# Happy Thanksgiving Everybody



## Greg King (Nov 21, 2007)

Hope y'all have a great one


----------



## Kacey (Nov 21, 2007)

A safe and happy holiday to all!


----------



## Xue Sheng (Nov 21, 2007)

Like the post title says...

Happy Thanksgiving Everybody


----------



## MA-Caver (Nov 21, 2007)

Feast well, then work out lots.


----------



## terryl965 (Nov 21, 2007)

MA-Caver said:


> Feast well, then work out lots.


 

Working out at 6 am eating at 2pm and working out again at 6 pm, have to say at my current pace to achieve my goal.

Happy Thanksgiving all of you


----------



## Laurentkd (Nov 21, 2007)

sleeping at 6am, eating at 2pm and sleeping again at 6pm... that is my goal!!

Happy Turkey Da!


----------



## bluemtn (Nov 22, 2007)

Happy Thanksgiving!

My plans?  Waking at 6 am, pay for what I ordered, eat at 2pm, and again around 5pm, and SLEEEP!


----------



## Drac (Nov 22, 2007)

Happy Thanksgiving to you and yours..


----------



## Brian R. VanCise (Nov 22, 2007)

*Happy Thanksgiving!*


----------



## IcemanSK (Nov 22, 2007)

Have a great Thangsgiving Day, folks:ultracool


----------

### WHAT YOU NEED TO DO
A: Reproduce the Thanksgiving thread word for word, everything from "Working out at" down to "Happy Turkey Da!".
B: In the Thanksgiving thread, at what two times of day does terryl965 say they work out?

### PROVIDED MATERIAL
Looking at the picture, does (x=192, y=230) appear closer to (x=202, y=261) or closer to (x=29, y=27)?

### TASK-BY-TASK OUTPUTS
A:
Working out at 6 am eating at 2pm and working out again at 6 pm, have to say at my current pace to achieve my goal.

Happy Thanksgiving all of you


----------



## Laurentkd (Nov 21, 2007)

sleeping at 6am, eating at 2pm and sleeping again at 6pm... that is my goal!!

Happy Turkey Da!

B: At 6 am and again at 6 pm.